Będzie w sejmie tej kadencji tylko 4 miesiące, ale chce walczyć o linię kolejową w powiecie głubczyckim
Jerzy Naszkiewicz, od dzisiaj (12.06) poseł na Sejm Rzeczypospolitej Polskiej, mandat będzie piastował 4 miesiące – do czasu jesiennych wyborów. Zapowiada, że ten czas chce spędzić aktywnie działając na rzecz Opolszczyzny i powiatu głubczyckiego, skąd się wywodzi. Działacze opolskich struktur PiS przekonują, że to nie są czcze obietnice.
Wcześniej nowy poseł na antenie Radia Opole przyznał, że już od jakiegoś czasu spodziewał się, że obejmie mandat po Patryku Jakim i przygotowywał się do nowej roli.

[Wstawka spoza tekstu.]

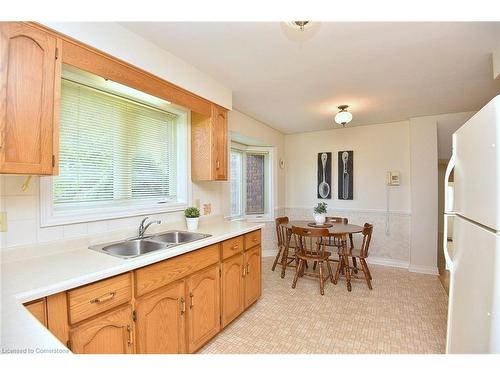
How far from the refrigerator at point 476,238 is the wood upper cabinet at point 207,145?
1935 mm

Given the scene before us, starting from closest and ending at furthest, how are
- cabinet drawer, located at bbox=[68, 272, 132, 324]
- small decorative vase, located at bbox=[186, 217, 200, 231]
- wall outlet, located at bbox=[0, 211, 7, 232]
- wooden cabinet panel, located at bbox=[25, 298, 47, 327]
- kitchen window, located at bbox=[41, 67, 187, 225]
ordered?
wooden cabinet panel, located at bbox=[25, 298, 47, 327], cabinet drawer, located at bbox=[68, 272, 132, 324], wall outlet, located at bbox=[0, 211, 7, 232], kitchen window, located at bbox=[41, 67, 187, 225], small decorative vase, located at bbox=[186, 217, 200, 231]

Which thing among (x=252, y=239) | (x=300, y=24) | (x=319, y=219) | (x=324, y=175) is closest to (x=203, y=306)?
(x=252, y=239)

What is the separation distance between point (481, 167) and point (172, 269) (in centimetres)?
166

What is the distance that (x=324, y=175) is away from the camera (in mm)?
Answer: 4555

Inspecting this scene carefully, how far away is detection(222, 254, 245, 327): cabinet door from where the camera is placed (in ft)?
6.95

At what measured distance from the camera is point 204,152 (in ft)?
8.44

- Zamierzam się zająć m.in. lokalnymi sprawami transportowymi – mówił Jerzy Naszkiewicz. - Jesteśmy jedynym powiatem bez kolei. To jest dla mnie olbrzymie zaniedbanie – doprowadzenie do likwidacji kolei, zabytkowego dworca, który dzisiaj jest w fatalnym stanie i to jest dla mnie priorytet.
Wraz z zaprzysiężeniem na posła Jerzy Naszkiewicz złożył deklarację, że będzie brał udział w pracach sejmowej komisji ds. kultury i środków przekazu.